05/09/2026
📜 Regole della Compagnia Teatrale
1. Il ruolo del regista
Il regista è la guida artistica e organizzativa dello spettacolo.
Le sue scelte (sui ruoli, sulle scene, sui tempi) non devono essere messe continuamente in discussione.
Gli attori possono proporre idee, ma fuori dalle prove o in privato, non interrompendo il lavoro collettivo.
2. Le prove
Durante le prove si lavora in silenzio, ascoltando le indicazioni.
Non si interrompe il regista né i colleghi con osservazioni personali.
Le idee o i dubbi si discutono dopo la prova o in un momento concordato.
La puntualità è obbligatoria: arrivare in ritardo significa far perdere tempo a tutti.
Si rispettano gli spazi: il palco è luogo sacro, non si chiacchiera, non si gioca.
3. Il rispetto dei ruoli
Non esistono “parti minori”, esistono attori che rendono grande qualsiasi parte.
Ogni ruolo è fondamentale all’equilibrio della commedia.
L’attore deve accettare con professionalità il ruolo affidato, senza confronti o paragoni.
4. Il rapporto tra regista e attori
Il regista deve essere chiaro, umano, fermo nelle scelte.
L’attore deve essere umile, disciplinato, rispettoso.
Il dialogo è possibile, ma sempre con educazione e misura.
L’arroganza, la presunzione o la continua contestazione non sono ammesse.
5. Lo spirito di gruppo
Il teatro è un lavoro collettivo: l’ego personale non può prevalere sul bene dello spettacolo.
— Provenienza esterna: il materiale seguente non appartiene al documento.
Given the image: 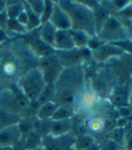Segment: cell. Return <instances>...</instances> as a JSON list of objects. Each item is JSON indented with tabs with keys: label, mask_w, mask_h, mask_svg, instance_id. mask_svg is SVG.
Masks as SVG:
<instances>
[{
	"label": "cell",
	"mask_w": 132,
	"mask_h": 150,
	"mask_svg": "<svg viewBox=\"0 0 132 150\" xmlns=\"http://www.w3.org/2000/svg\"><path fill=\"white\" fill-rule=\"evenodd\" d=\"M58 5L68 16L73 30L95 34V19L92 12L83 5L71 1H59Z\"/></svg>",
	"instance_id": "1"
},
{
	"label": "cell",
	"mask_w": 132,
	"mask_h": 150,
	"mask_svg": "<svg viewBox=\"0 0 132 150\" xmlns=\"http://www.w3.org/2000/svg\"><path fill=\"white\" fill-rule=\"evenodd\" d=\"M23 59L11 50L0 53V93L22 76Z\"/></svg>",
	"instance_id": "2"
},
{
	"label": "cell",
	"mask_w": 132,
	"mask_h": 150,
	"mask_svg": "<svg viewBox=\"0 0 132 150\" xmlns=\"http://www.w3.org/2000/svg\"><path fill=\"white\" fill-rule=\"evenodd\" d=\"M22 93L31 103L37 102L46 87L43 74L39 67H33L25 72L17 81Z\"/></svg>",
	"instance_id": "3"
},
{
	"label": "cell",
	"mask_w": 132,
	"mask_h": 150,
	"mask_svg": "<svg viewBox=\"0 0 132 150\" xmlns=\"http://www.w3.org/2000/svg\"><path fill=\"white\" fill-rule=\"evenodd\" d=\"M40 69L43 74L44 80L47 85H52V83L58 79L60 75L61 65L59 61L56 54H49V55L42 57L40 59Z\"/></svg>",
	"instance_id": "4"
},
{
	"label": "cell",
	"mask_w": 132,
	"mask_h": 150,
	"mask_svg": "<svg viewBox=\"0 0 132 150\" xmlns=\"http://www.w3.org/2000/svg\"><path fill=\"white\" fill-rule=\"evenodd\" d=\"M74 142L68 136H52L48 134L42 139V146L44 150H68Z\"/></svg>",
	"instance_id": "5"
},
{
	"label": "cell",
	"mask_w": 132,
	"mask_h": 150,
	"mask_svg": "<svg viewBox=\"0 0 132 150\" xmlns=\"http://www.w3.org/2000/svg\"><path fill=\"white\" fill-rule=\"evenodd\" d=\"M22 132L18 123L0 129V146L15 147L21 140Z\"/></svg>",
	"instance_id": "6"
},
{
	"label": "cell",
	"mask_w": 132,
	"mask_h": 150,
	"mask_svg": "<svg viewBox=\"0 0 132 150\" xmlns=\"http://www.w3.org/2000/svg\"><path fill=\"white\" fill-rule=\"evenodd\" d=\"M102 26V31L100 34V37L102 40L114 42L115 40L124 38V33L122 31L121 25L117 19L113 17L108 18Z\"/></svg>",
	"instance_id": "7"
},
{
	"label": "cell",
	"mask_w": 132,
	"mask_h": 150,
	"mask_svg": "<svg viewBox=\"0 0 132 150\" xmlns=\"http://www.w3.org/2000/svg\"><path fill=\"white\" fill-rule=\"evenodd\" d=\"M49 21L57 30H69L71 28V23L68 16L58 4L53 5Z\"/></svg>",
	"instance_id": "8"
},
{
	"label": "cell",
	"mask_w": 132,
	"mask_h": 150,
	"mask_svg": "<svg viewBox=\"0 0 132 150\" xmlns=\"http://www.w3.org/2000/svg\"><path fill=\"white\" fill-rule=\"evenodd\" d=\"M53 48L59 50H70L75 48V43L69 30H57Z\"/></svg>",
	"instance_id": "9"
},
{
	"label": "cell",
	"mask_w": 132,
	"mask_h": 150,
	"mask_svg": "<svg viewBox=\"0 0 132 150\" xmlns=\"http://www.w3.org/2000/svg\"><path fill=\"white\" fill-rule=\"evenodd\" d=\"M56 56L58 57L60 65L71 66L79 61L82 54L81 51L73 49L70 50H58Z\"/></svg>",
	"instance_id": "10"
},
{
	"label": "cell",
	"mask_w": 132,
	"mask_h": 150,
	"mask_svg": "<svg viewBox=\"0 0 132 150\" xmlns=\"http://www.w3.org/2000/svg\"><path fill=\"white\" fill-rule=\"evenodd\" d=\"M56 32H57V29L51 24V23L49 21H48V22L42 23V28L39 31V35L43 42H45L46 44L53 48Z\"/></svg>",
	"instance_id": "11"
},
{
	"label": "cell",
	"mask_w": 132,
	"mask_h": 150,
	"mask_svg": "<svg viewBox=\"0 0 132 150\" xmlns=\"http://www.w3.org/2000/svg\"><path fill=\"white\" fill-rule=\"evenodd\" d=\"M70 129V121L68 120H52L49 124V131L52 136H62Z\"/></svg>",
	"instance_id": "12"
},
{
	"label": "cell",
	"mask_w": 132,
	"mask_h": 150,
	"mask_svg": "<svg viewBox=\"0 0 132 150\" xmlns=\"http://www.w3.org/2000/svg\"><path fill=\"white\" fill-rule=\"evenodd\" d=\"M58 107H59V105L53 102H47L39 108V112H38L37 116L40 120H46L47 119L51 118L53 116Z\"/></svg>",
	"instance_id": "13"
},
{
	"label": "cell",
	"mask_w": 132,
	"mask_h": 150,
	"mask_svg": "<svg viewBox=\"0 0 132 150\" xmlns=\"http://www.w3.org/2000/svg\"><path fill=\"white\" fill-rule=\"evenodd\" d=\"M20 116L9 113L0 108V129L19 123Z\"/></svg>",
	"instance_id": "14"
},
{
	"label": "cell",
	"mask_w": 132,
	"mask_h": 150,
	"mask_svg": "<svg viewBox=\"0 0 132 150\" xmlns=\"http://www.w3.org/2000/svg\"><path fill=\"white\" fill-rule=\"evenodd\" d=\"M122 51L118 47H111L109 45H102L99 46L95 50V56L99 59H103L110 55H116V54H121Z\"/></svg>",
	"instance_id": "15"
},
{
	"label": "cell",
	"mask_w": 132,
	"mask_h": 150,
	"mask_svg": "<svg viewBox=\"0 0 132 150\" xmlns=\"http://www.w3.org/2000/svg\"><path fill=\"white\" fill-rule=\"evenodd\" d=\"M12 5L6 6V12L7 13L8 19H16L20 13L24 10L23 2H12Z\"/></svg>",
	"instance_id": "16"
},
{
	"label": "cell",
	"mask_w": 132,
	"mask_h": 150,
	"mask_svg": "<svg viewBox=\"0 0 132 150\" xmlns=\"http://www.w3.org/2000/svg\"><path fill=\"white\" fill-rule=\"evenodd\" d=\"M108 12L106 9H104L102 6H96L95 13H94V19H95V23H96V28L98 30L101 29V26L104 24V23L106 22V20L108 19Z\"/></svg>",
	"instance_id": "17"
},
{
	"label": "cell",
	"mask_w": 132,
	"mask_h": 150,
	"mask_svg": "<svg viewBox=\"0 0 132 150\" xmlns=\"http://www.w3.org/2000/svg\"><path fill=\"white\" fill-rule=\"evenodd\" d=\"M72 115V110L69 106L67 105H61L59 106L56 112H54L53 116L51 117L52 120H68Z\"/></svg>",
	"instance_id": "18"
},
{
	"label": "cell",
	"mask_w": 132,
	"mask_h": 150,
	"mask_svg": "<svg viewBox=\"0 0 132 150\" xmlns=\"http://www.w3.org/2000/svg\"><path fill=\"white\" fill-rule=\"evenodd\" d=\"M128 92L126 87H119L114 91L112 100L118 105H125L127 103Z\"/></svg>",
	"instance_id": "19"
},
{
	"label": "cell",
	"mask_w": 132,
	"mask_h": 150,
	"mask_svg": "<svg viewBox=\"0 0 132 150\" xmlns=\"http://www.w3.org/2000/svg\"><path fill=\"white\" fill-rule=\"evenodd\" d=\"M69 32L73 38L75 46H85L87 43V36L85 33L76 30H69Z\"/></svg>",
	"instance_id": "20"
},
{
	"label": "cell",
	"mask_w": 132,
	"mask_h": 150,
	"mask_svg": "<svg viewBox=\"0 0 132 150\" xmlns=\"http://www.w3.org/2000/svg\"><path fill=\"white\" fill-rule=\"evenodd\" d=\"M27 4L29 5V7L35 15L38 16L39 17H41L44 10V4H45L44 1H41V0L33 1V0H31V1H27Z\"/></svg>",
	"instance_id": "21"
},
{
	"label": "cell",
	"mask_w": 132,
	"mask_h": 150,
	"mask_svg": "<svg viewBox=\"0 0 132 150\" xmlns=\"http://www.w3.org/2000/svg\"><path fill=\"white\" fill-rule=\"evenodd\" d=\"M44 10L42 12V15L40 17V20H41V23H44L46 22L49 21L50 15H51V12H52V8H53V2H50V1H44Z\"/></svg>",
	"instance_id": "22"
},
{
	"label": "cell",
	"mask_w": 132,
	"mask_h": 150,
	"mask_svg": "<svg viewBox=\"0 0 132 150\" xmlns=\"http://www.w3.org/2000/svg\"><path fill=\"white\" fill-rule=\"evenodd\" d=\"M7 29L13 32H16L17 33H24L25 27L20 24L16 19H9L7 23Z\"/></svg>",
	"instance_id": "23"
},
{
	"label": "cell",
	"mask_w": 132,
	"mask_h": 150,
	"mask_svg": "<svg viewBox=\"0 0 132 150\" xmlns=\"http://www.w3.org/2000/svg\"><path fill=\"white\" fill-rule=\"evenodd\" d=\"M76 144L79 149H88L91 146H93V139L87 136H84L78 139Z\"/></svg>",
	"instance_id": "24"
},
{
	"label": "cell",
	"mask_w": 132,
	"mask_h": 150,
	"mask_svg": "<svg viewBox=\"0 0 132 150\" xmlns=\"http://www.w3.org/2000/svg\"><path fill=\"white\" fill-rule=\"evenodd\" d=\"M112 44L117 46L119 49L126 50L132 54V42H130V40H117V42H114Z\"/></svg>",
	"instance_id": "25"
},
{
	"label": "cell",
	"mask_w": 132,
	"mask_h": 150,
	"mask_svg": "<svg viewBox=\"0 0 132 150\" xmlns=\"http://www.w3.org/2000/svg\"><path fill=\"white\" fill-rule=\"evenodd\" d=\"M8 16L6 10L0 13V30L6 31L7 29V23H8Z\"/></svg>",
	"instance_id": "26"
},
{
	"label": "cell",
	"mask_w": 132,
	"mask_h": 150,
	"mask_svg": "<svg viewBox=\"0 0 132 150\" xmlns=\"http://www.w3.org/2000/svg\"><path fill=\"white\" fill-rule=\"evenodd\" d=\"M113 139L116 144H122L123 143V129H119L113 132Z\"/></svg>",
	"instance_id": "27"
},
{
	"label": "cell",
	"mask_w": 132,
	"mask_h": 150,
	"mask_svg": "<svg viewBox=\"0 0 132 150\" xmlns=\"http://www.w3.org/2000/svg\"><path fill=\"white\" fill-rule=\"evenodd\" d=\"M17 22L22 24L23 26L26 27L27 26V23H28V16H27V13H26L25 10H23L21 13H20V16L16 18Z\"/></svg>",
	"instance_id": "28"
},
{
	"label": "cell",
	"mask_w": 132,
	"mask_h": 150,
	"mask_svg": "<svg viewBox=\"0 0 132 150\" xmlns=\"http://www.w3.org/2000/svg\"><path fill=\"white\" fill-rule=\"evenodd\" d=\"M116 146H117V144H116L114 141H110V142L108 143L106 148H107V150H114V148H115Z\"/></svg>",
	"instance_id": "29"
},
{
	"label": "cell",
	"mask_w": 132,
	"mask_h": 150,
	"mask_svg": "<svg viewBox=\"0 0 132 150\" xmlns=\"http://www.w3.org/2000/svg\"><path fill=\"white\" fill-rule=\"evenodd\" d=\"M6 40V34L4 31L0 30V44H1L3 42H5V40Z\"/></svg>",
	"instance_id": "30"
},
{
	"label": "cell",
	"mask_w": 132,
	"mask_h": 150,
	"mask_svg": "<svg viewBox=\"0 0 132 150\" xmlns=\"http://www.w3.org/2000/svg\"><path fill=\"white\" fill-rule=\"evenodd\" d=\"M123 15H125L126 16H132V7H128L126 10H124Z\"/></svg>",
	"instance_id": "31"
},
{
	"label": "cell",
	"mask_w": 132,
	"mask_h": 150,
	"mask_svg": "<svg viewBox=\"0 0 132 150\" xmlns=\"http://www.w3.org/2000/svg\"><path fill=\"white\" fill-rule=\"evenodd\" d=\"M6 8V1H0V13L4 12Z\"/></svg>",
	"instance_id": "32"
},
{
	"label": "cell",
	"mask_w": 132,
	"mask_h": 150,
	"mask_svg": "<svg viewBox=\"0 0 132 150\" xmlns=\"http://www.w3.org/2000/svg\"><path fill=\"white\" fill-rule=\"evenodd\" d=\"M121 114L123 115V116L128 115V114H129V111L128 110L127 108H121Z\"/></svg>",
	"instance_id": "33"
},
{
	"label": "cell",
	"mask_w": 132,
	"mask_h": 150,
	"mask_svg": "<svg viewBox=\"0 0 132 150\" xmlns=\"http://www.w3.org/2000/svg\"><path fill=\"white\" fill-rule=\"evenodd\" d=\"M0 150H14V147H11V146H0Z\"/></svg>",
	"instance_id": "34"
},
{
	"label": "cell",
	"mask_w": 132,
	"mask_h": 150,
	"mask_svg": "<svg viewBox=\"0 0 132 150\" xmlns=\"http://www.w3.org/2000/svg\"><path fill=\"white\" fill-rule=\"evenodd\" d=\"M128 147L132 149V136L130 137V139H129V141H128Z\"/></svg>",
	"instance_id": "35"
},
{
	"label": "cell",
	"mask_w": 132,
	"mask_h": 150,
	"mask_svg": "<svg viewBox=\"0 0 132 150\" xmlns=\"http://www.w3.org/2000/svg\"><path fill=\"white\" fill-rule=\"evenodd\" d=\"M32 150H44V149H43V147L42 146H37V147H35V148H33Z\"/></svg>",
	"instance_id": "36"
},
{
	"label": "cell",
	"mask_w": 132,
	"mask_h": 150,
	"mask_svg": "<svg viewBox=\"0 0 132 150\" xmlns=\"http://www.w3.org/2000/svg\"><path fill=\"white\" fill-rule=\"evenodd\" d=\"M129 30H130V33H131V34H132V26L129 27Z\"/></svg>",
	"instance_id": "37"
}]
</instances>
Ognuno deve aiutare l’altro, nessuno deve mettere disagio al compagno.
6. Disciplina e crescita
Il teatro richiede anni di studio e pazienza: nessuno diventa “primo attore” in pochi mesi.
Ogni esperienza, anche la più piccola, è occasione di crescita.
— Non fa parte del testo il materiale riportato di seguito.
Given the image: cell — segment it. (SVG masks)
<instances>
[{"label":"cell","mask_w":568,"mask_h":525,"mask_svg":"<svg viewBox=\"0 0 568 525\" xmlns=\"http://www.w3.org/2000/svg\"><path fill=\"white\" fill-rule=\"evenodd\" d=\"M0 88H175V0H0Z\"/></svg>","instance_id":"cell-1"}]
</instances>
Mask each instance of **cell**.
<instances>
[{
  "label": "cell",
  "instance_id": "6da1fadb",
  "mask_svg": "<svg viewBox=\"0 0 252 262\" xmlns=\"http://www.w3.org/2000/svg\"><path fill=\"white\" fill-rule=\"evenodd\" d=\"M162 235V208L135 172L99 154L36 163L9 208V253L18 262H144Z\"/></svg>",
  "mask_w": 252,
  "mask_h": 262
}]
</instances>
L’attore deve lavorare con dedizione, senza fretta di emergere.
7. La dignità del lavoro
Nessuno è obbligato a restare in compagnia se non condivide le regole.
Chi porta negatività, invidia o mancanza di rispetto, si mette da solo fuori dal gruppo.
La dignità del lavoro artistico viene prima di tutto: il rispetto reciproco è la base.
8. La scelta del cast
La composizione del cast spetta unicamente al regista.
Nessun attore ha il diritto di pretendere di essere inserito in tutte le commedie.
Il regista non è obbligato a dare giustificazioni né a scusarsi per le proprie decisioni artistiche.
Essere esclusi da uno spettacolo non significa essere “scartati”, ma semplicemente che, per quella messa in scena, non c’è il ruolo adatto.
In una compagnia, la regista assegna i ruoli secondo necessità e coerenza artistica, cercando nel tempo e a rotazione di dare spazio a tutti.
“Il teatro non vive di protagonismi, ma di collaborazione.
Non esistono grandi parti, esistono grandi attori.”